Una de las claves, dice, es la educación y, en este caso, centrada en la concepción del entorno. «Sabemos que tenemos fiebre cuando tenemos de 38 grados para arriba, pero no sabemos que un ruido de 65 decibelios para arriba no hace bien a una persona», ejemplifica. Es por ello que expone la idea de que hay «ciudades y calles que enferman», pero también propone que hay otras «que curan». «Hay condiciones físicas que permiten que vivamos mejor y que nos cuidemos a nosotros mismos y a las personas de nuestro entorno», propone. Hasta ahora, relata, el urbanismo ha colocado la industria y el trabajo en un lugar, los equipamientos en otro, la vivienda o los estudios, en otro, y son los ciudadanos los que se desplazan. «En vez de movernos nosotros, ¿por qué no acercamos las actividades?», se pregunta en voz alta. De esta manera se gana tiempo; tiempo, dice, «para disfrutarlo», para conciliar vida laboral y familiar y para descansar. A lo largo de las décadas, repasa el docente, las ciudades se han modificado y, añade, «tendrán que cambiar más» pero no haciendo «borrón y cuenta nueva». «Tenemos que cambiar cosas y nutrirnos del espesor cultural urbanístico que tenemos del pasado», sugiere. Por eso, cree necesario un «urbanismo más ágil y dinámico», que entienda los cambios, pero también que los regule, que se adapte a las personas y deje de ser «estático».
_ _ _ _ _ _ _
Qué hacer –
1. Según el texto sobre urbanismo, ¿a partir de cuántos decibelios un ruido no le hace bien a una persona?
2. Prolonga el texto sobre urbanismo desde su última oración.

(Entradas del conjunto de datos)
_ _ _ _ _ _ _
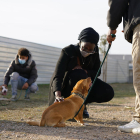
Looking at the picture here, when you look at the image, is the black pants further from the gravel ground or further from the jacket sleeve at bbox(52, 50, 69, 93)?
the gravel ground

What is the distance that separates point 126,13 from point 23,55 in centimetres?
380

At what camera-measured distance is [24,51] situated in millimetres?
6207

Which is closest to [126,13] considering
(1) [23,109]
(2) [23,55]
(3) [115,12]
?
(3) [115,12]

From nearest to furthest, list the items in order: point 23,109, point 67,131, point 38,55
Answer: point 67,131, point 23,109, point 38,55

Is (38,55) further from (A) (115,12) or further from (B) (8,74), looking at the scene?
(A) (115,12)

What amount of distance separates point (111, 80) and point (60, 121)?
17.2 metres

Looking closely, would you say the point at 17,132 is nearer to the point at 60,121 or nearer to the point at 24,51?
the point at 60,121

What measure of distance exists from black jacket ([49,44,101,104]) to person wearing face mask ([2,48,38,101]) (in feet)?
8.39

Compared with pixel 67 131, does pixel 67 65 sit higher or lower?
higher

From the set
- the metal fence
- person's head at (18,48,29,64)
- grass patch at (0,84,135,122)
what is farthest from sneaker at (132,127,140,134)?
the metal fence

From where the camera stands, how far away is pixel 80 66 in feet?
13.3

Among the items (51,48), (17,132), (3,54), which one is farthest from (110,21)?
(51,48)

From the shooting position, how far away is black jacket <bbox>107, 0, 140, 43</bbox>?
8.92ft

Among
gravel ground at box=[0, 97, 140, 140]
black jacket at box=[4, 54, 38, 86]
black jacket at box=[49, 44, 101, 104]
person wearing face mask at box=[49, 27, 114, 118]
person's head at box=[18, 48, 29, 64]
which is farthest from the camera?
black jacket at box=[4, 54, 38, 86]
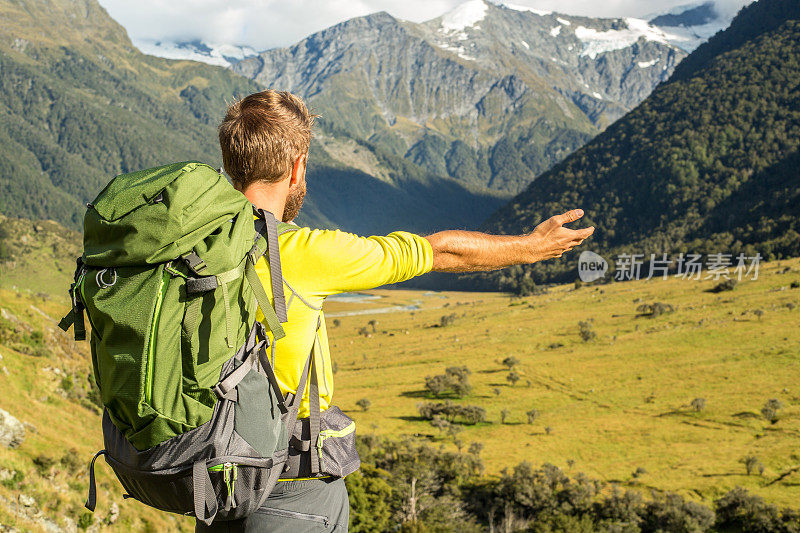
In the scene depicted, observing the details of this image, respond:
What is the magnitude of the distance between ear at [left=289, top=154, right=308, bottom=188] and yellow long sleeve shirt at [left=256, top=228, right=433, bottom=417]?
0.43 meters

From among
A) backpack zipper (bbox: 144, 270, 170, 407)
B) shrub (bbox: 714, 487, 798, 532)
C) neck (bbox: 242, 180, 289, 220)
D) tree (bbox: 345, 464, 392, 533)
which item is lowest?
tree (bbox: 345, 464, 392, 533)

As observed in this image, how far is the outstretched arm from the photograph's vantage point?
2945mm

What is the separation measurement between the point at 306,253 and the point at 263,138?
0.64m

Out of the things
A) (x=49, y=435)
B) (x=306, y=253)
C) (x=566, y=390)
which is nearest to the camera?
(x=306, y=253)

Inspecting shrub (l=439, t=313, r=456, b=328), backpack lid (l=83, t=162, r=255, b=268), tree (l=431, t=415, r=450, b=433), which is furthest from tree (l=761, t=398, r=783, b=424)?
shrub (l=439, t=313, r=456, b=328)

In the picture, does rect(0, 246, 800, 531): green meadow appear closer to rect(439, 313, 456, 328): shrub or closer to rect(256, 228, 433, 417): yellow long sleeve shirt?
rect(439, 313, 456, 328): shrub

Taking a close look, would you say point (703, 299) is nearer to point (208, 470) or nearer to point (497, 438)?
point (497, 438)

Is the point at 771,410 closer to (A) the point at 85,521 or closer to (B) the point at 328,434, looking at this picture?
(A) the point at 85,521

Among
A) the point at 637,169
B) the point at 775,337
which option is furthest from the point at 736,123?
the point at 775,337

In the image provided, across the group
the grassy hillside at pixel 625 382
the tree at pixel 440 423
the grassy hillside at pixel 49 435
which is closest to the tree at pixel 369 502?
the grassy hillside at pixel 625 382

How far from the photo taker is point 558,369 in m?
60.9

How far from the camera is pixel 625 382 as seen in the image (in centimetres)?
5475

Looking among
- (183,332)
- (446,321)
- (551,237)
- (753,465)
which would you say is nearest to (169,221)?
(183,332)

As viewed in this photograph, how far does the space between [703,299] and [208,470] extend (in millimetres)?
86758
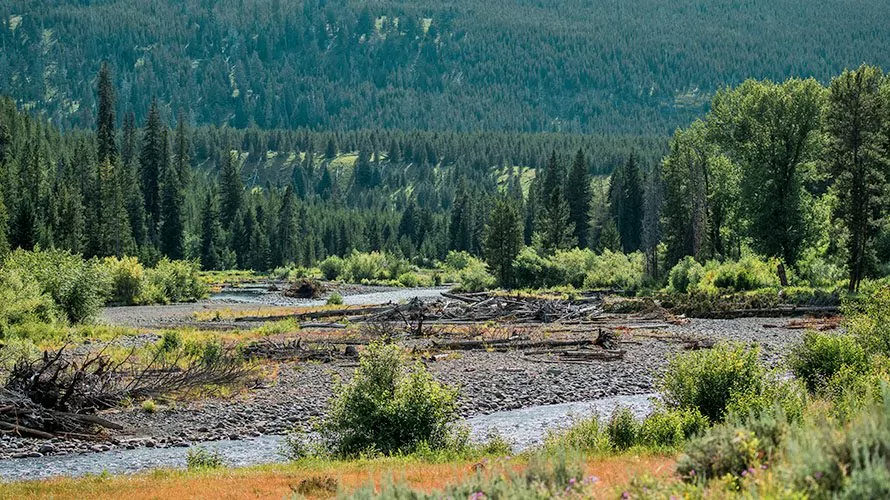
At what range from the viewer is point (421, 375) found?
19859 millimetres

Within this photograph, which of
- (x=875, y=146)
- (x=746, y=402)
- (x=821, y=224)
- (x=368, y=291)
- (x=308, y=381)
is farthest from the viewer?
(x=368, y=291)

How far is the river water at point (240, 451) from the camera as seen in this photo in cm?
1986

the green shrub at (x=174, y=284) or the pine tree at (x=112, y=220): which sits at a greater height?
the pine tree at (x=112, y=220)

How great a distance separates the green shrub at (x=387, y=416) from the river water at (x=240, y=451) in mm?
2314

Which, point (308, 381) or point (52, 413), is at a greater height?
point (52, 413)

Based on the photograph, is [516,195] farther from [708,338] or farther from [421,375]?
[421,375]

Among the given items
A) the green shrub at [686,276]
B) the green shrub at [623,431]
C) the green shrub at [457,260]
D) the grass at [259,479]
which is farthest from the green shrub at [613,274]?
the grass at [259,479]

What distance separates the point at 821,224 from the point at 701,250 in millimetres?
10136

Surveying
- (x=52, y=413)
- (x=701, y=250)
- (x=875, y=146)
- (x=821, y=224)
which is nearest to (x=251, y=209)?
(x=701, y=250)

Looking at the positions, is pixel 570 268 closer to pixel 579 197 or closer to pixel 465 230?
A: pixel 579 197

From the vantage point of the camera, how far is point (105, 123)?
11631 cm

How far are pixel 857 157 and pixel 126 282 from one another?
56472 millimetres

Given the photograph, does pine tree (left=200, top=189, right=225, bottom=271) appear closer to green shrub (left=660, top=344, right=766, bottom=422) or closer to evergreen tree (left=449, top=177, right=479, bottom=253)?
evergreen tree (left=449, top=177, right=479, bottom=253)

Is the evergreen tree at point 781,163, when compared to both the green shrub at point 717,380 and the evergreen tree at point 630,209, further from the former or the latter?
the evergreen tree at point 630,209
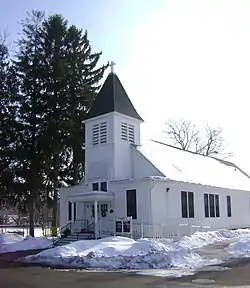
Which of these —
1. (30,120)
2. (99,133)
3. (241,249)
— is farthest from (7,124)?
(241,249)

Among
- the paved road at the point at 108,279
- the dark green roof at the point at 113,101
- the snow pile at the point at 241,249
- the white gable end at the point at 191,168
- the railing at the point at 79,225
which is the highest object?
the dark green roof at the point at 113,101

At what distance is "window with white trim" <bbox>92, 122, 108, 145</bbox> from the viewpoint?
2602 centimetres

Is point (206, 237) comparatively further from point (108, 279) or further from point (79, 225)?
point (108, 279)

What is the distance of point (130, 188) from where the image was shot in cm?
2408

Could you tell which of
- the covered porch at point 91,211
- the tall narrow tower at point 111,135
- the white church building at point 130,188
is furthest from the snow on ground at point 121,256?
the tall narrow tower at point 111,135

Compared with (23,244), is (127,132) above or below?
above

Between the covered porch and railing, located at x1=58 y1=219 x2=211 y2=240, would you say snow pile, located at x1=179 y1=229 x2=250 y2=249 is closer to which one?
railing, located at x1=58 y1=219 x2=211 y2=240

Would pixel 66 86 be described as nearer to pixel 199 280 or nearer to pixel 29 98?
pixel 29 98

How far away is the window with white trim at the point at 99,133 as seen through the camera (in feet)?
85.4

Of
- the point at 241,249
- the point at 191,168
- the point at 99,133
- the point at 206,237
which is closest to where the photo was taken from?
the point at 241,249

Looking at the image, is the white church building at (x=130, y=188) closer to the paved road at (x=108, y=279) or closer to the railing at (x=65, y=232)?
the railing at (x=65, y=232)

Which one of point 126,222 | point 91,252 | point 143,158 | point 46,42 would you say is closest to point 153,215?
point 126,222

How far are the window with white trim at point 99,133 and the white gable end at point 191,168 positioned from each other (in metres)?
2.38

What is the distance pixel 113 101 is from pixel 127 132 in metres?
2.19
_ _ _ _ _ _ _
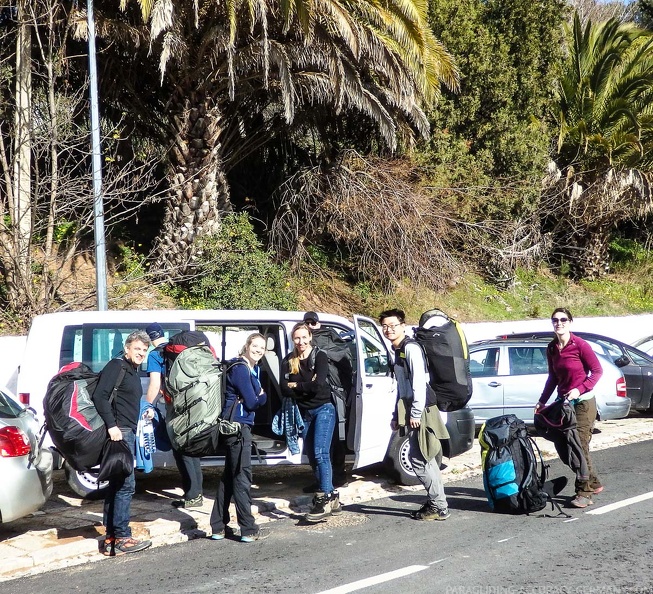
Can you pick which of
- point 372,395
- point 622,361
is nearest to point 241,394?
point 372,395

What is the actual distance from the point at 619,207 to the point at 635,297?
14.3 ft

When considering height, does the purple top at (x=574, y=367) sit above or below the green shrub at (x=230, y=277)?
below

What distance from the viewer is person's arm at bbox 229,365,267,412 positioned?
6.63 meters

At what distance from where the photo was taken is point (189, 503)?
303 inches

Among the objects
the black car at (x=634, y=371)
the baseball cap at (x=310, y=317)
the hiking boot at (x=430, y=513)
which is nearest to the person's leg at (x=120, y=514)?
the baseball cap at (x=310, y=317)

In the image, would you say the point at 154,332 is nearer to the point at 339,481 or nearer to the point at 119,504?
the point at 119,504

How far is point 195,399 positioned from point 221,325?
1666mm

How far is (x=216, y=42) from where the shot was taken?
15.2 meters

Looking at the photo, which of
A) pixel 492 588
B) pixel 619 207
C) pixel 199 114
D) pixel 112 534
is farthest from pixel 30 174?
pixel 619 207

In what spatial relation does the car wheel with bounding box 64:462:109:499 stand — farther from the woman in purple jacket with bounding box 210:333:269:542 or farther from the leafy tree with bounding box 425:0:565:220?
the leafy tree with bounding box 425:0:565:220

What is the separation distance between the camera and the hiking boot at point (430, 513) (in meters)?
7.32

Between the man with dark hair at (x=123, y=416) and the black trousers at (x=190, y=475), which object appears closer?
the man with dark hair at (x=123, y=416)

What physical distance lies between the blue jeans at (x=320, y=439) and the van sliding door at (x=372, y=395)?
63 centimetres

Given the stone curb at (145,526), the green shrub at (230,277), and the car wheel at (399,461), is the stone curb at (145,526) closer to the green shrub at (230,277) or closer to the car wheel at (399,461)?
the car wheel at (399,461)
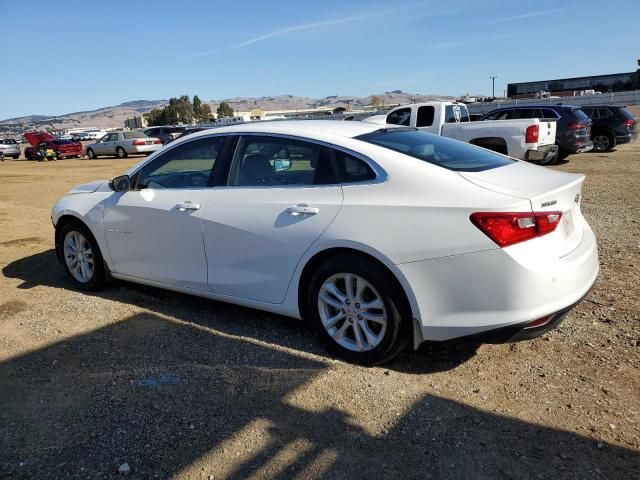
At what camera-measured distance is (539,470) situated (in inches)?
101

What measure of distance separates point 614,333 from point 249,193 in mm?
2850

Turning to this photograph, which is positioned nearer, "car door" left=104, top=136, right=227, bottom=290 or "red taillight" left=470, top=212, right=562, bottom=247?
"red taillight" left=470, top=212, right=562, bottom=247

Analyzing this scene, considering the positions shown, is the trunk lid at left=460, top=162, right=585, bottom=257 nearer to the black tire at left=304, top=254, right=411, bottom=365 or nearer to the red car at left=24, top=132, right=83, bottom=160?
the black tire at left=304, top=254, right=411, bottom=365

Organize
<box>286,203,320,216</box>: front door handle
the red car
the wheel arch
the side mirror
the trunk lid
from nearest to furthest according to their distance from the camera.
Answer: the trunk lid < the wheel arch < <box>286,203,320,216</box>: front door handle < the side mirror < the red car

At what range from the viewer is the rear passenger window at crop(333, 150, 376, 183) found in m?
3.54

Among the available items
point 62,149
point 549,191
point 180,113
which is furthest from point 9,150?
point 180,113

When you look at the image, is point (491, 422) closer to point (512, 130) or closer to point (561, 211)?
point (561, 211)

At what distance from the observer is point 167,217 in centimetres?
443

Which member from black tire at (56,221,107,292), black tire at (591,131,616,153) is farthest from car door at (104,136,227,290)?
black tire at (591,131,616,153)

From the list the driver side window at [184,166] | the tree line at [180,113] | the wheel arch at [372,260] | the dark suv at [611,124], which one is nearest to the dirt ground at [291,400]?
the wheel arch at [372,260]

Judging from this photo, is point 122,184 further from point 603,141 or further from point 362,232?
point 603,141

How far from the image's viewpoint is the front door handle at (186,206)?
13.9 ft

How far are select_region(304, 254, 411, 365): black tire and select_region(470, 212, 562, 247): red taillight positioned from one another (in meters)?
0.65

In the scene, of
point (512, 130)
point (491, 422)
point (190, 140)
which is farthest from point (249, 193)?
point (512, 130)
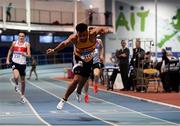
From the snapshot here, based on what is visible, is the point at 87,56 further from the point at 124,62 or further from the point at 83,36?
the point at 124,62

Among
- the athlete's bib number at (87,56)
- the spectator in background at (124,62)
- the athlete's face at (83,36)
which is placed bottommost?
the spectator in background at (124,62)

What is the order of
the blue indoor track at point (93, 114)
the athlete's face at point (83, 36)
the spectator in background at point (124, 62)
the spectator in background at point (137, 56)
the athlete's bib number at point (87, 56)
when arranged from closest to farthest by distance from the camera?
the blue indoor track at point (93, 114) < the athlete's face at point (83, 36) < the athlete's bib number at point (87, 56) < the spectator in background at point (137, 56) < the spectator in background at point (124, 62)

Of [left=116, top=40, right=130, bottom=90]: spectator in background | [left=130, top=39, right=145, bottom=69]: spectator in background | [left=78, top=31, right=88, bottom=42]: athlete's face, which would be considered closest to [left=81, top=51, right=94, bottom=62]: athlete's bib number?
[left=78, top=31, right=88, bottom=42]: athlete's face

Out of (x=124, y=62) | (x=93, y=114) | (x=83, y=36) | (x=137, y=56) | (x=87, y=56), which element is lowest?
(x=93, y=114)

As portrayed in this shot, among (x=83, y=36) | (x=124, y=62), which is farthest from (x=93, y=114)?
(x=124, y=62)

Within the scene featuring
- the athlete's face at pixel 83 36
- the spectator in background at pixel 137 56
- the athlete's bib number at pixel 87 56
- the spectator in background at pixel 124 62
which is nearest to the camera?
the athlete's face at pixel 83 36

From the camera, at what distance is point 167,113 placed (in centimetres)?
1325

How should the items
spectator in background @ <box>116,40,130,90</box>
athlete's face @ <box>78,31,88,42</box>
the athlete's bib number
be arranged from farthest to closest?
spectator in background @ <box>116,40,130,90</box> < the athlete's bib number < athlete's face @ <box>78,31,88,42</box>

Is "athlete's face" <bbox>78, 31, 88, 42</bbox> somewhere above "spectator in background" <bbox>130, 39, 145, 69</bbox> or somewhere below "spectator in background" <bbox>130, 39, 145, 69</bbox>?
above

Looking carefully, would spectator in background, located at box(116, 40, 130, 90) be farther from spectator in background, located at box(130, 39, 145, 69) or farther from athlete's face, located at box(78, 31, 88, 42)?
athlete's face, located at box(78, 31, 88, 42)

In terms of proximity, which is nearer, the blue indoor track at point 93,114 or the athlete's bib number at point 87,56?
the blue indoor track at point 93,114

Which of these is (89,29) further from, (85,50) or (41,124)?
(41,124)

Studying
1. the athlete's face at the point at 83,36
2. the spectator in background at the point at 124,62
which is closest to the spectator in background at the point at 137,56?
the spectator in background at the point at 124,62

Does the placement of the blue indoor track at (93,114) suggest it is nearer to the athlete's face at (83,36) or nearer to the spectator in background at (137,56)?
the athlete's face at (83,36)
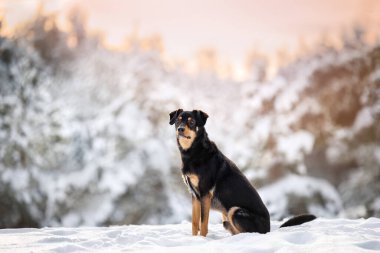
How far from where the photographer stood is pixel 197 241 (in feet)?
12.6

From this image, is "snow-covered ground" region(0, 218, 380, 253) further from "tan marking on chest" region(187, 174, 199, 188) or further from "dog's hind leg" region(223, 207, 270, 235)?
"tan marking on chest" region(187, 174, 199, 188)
_ _ _ _ _ _ _
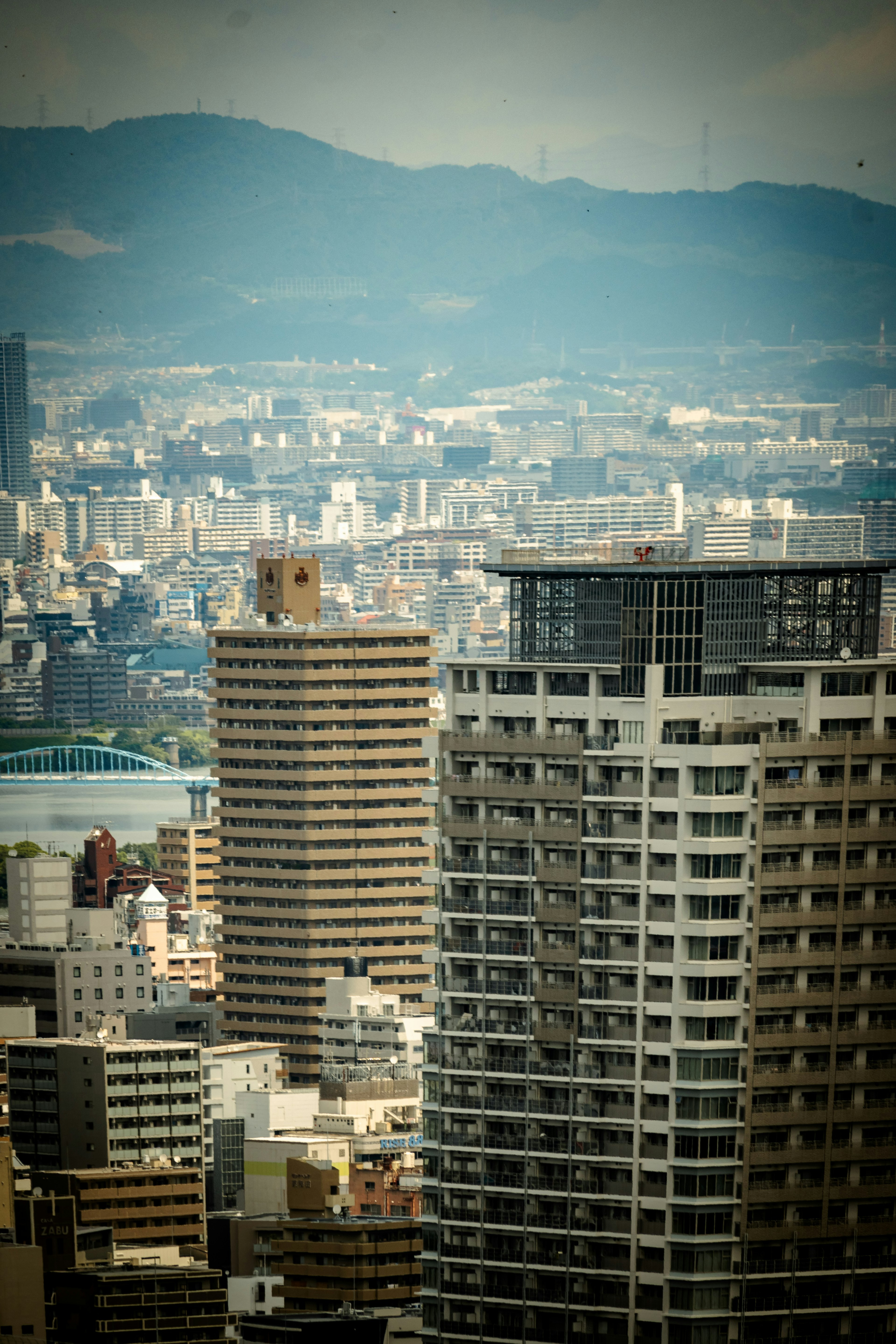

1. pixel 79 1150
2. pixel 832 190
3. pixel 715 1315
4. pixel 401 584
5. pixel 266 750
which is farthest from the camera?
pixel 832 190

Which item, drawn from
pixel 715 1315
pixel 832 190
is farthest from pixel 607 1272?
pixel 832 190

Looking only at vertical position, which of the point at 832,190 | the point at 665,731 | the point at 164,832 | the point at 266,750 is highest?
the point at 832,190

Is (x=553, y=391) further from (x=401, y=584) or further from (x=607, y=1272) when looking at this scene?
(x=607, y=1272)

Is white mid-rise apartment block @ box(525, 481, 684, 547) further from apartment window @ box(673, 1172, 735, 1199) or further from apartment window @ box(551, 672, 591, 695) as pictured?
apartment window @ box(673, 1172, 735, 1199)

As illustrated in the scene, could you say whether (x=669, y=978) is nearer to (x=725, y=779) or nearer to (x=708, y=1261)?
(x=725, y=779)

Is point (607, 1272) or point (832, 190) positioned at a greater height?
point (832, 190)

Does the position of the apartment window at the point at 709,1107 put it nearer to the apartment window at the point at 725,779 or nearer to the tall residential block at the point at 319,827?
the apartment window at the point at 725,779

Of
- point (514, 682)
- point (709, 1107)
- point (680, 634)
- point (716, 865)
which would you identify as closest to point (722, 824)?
_ _ _ _ _ _ _
Respuestas por ítem –
1. A partir de 65 decibelios.

2.
La ciudad que cuida y que cura
Mayorga acuña el término de la ciudad que cura (o care city) como un espacio de oportunidad para mejorar la vida urbana, y centra la mirada en la ciudad, no como un ámbito al que se le contrapone como un lugar agresivo frente a las zonas rurales como lugares de protección y de calma. Pese a que el confinamiento ha provocado una nueva idea de huida hacia la vida en el campo, el profesor considera que la ciudad es «el problema, pero también la solución» solo hay que repensar muchas cosas en su concepción. «Hemos alimentado el urbanismo del progresismo, construcción y zonificación», lamenta, proponiendo que la urbe sea ese mejor lugar donde las propias viviendas «sean mejores», donde en la puerta de casa «en vez de coches haya muchas opciones públicas para moverse, por ejemplo» y que el traslado a cualquier otro punto sea a una «distancia caminable». Y es que una de las transformaciones, según él, necesarias, es la de entender los cambios en los hábitos tecnológicos, en las actividades y el tiempo, que están ligados a los medios de transporte. El transporte público, los dispositivos personales, pero sobre todo caminar, será la movilidad del futuro, dice, negando que peatonalizar una calle sea lo mismo que tener una ciudad caminable. «Si peatonalizo una calle y se vuelve estrictamente comercial, esta y las otras calles a su vez también pierden, en complejidad y vitalidad. En ese sentido no lo estamos haciendo bien. Lo mejor es garantizar una caminabilidad distribuida, para que nos beneficiemos todos», comenta.